Contribution to TED Circle on curious leadership: 26th September 2020

Last Saturday evening I was part of a TED Circle discussion on curious leadership thanks to an invitation from my friend Anurag Sharma. Here is what I shared there:


- Leaders need to develop the mindful knack of knowing when to step on and step off the pedals of divergent and convergent thinking so that they get into a beautiful, continuously flowing dance of equilibrium.

 

- We are all born curious but as we age and as the numerous tasks and decisions put pressure on our brain, it goes into a pattern identification mode to save on time and energy. This often makes it close the loop faster with incomplete information and thus jump to conclusions. This happens also because as Richard Bandler says, the strongest human instinct is to keep things familiar.

 

- Hence the more we can delay the closure of the circuit and the more mindful we are of our judgmental tendency, better it is for curiosity.

 

- I still remember the wise advice my senior lawyer Mr.
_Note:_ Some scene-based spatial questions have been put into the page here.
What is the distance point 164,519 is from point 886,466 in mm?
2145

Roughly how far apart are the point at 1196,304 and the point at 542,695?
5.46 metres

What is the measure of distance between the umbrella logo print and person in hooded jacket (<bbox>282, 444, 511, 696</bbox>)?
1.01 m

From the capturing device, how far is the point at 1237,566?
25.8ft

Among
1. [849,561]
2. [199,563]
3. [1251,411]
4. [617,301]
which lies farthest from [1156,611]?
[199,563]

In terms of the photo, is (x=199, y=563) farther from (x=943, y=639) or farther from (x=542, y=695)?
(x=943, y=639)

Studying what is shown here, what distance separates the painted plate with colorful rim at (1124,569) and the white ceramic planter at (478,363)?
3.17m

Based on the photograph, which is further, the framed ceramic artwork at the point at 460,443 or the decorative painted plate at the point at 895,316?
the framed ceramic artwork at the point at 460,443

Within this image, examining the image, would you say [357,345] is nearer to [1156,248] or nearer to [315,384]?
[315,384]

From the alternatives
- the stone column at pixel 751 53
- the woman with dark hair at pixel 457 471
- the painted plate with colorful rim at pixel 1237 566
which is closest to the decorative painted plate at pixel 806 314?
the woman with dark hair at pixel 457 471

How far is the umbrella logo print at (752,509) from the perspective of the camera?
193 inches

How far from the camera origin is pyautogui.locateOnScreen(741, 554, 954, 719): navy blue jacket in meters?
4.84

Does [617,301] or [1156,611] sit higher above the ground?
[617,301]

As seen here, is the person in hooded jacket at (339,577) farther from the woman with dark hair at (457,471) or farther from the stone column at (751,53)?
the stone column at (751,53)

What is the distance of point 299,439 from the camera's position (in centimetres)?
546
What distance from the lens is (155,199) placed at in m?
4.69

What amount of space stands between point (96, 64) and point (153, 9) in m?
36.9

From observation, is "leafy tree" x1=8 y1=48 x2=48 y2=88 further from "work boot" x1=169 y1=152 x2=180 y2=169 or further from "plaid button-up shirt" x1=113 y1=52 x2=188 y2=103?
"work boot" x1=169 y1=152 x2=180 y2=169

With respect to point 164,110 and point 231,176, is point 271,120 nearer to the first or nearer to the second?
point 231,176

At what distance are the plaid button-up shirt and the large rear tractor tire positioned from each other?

Devraj Singh gave me when I went to learn with him in February 1999 – “Even if you have done a thousand murder trials, the thousand and first one would be very different”.

 

- So wipe your slate each time. This is not the same as reinventing the wheel each time. It's about being mindful of the difference of the road where we need ride the wheel.

 

- 40 years ago, the 'instant' noodle and coffee phenomena hit urban India and now we are compounded by what I will call as the Amazon/ FedEx syndrome jeopardising the slow movement philosophy whereas real connoisseurs know that the best tea and Dal Makhani are made over a low flame cooked slowly.

 

- Hence let us rediscover and live the slow movement philosophy to be curious again.

 

- Two questions that have helped me delay the circuit closure and remain curious are - 'What is this inviting me to be, do, become and have?' and 'What is right about this that I am not getting?'

 

- Both linear and non-linear thinking and personalities have their relative-place in the world. The key word here is relative.

 

- In the end I also referred to the non-linear interests of the character played by Vidya Balan in the movie Tumhari Sulu before she discovered her Ikigai as well as an interesting story from Paul Arden's book: Whatever You Think, knihT ehT etisoppO!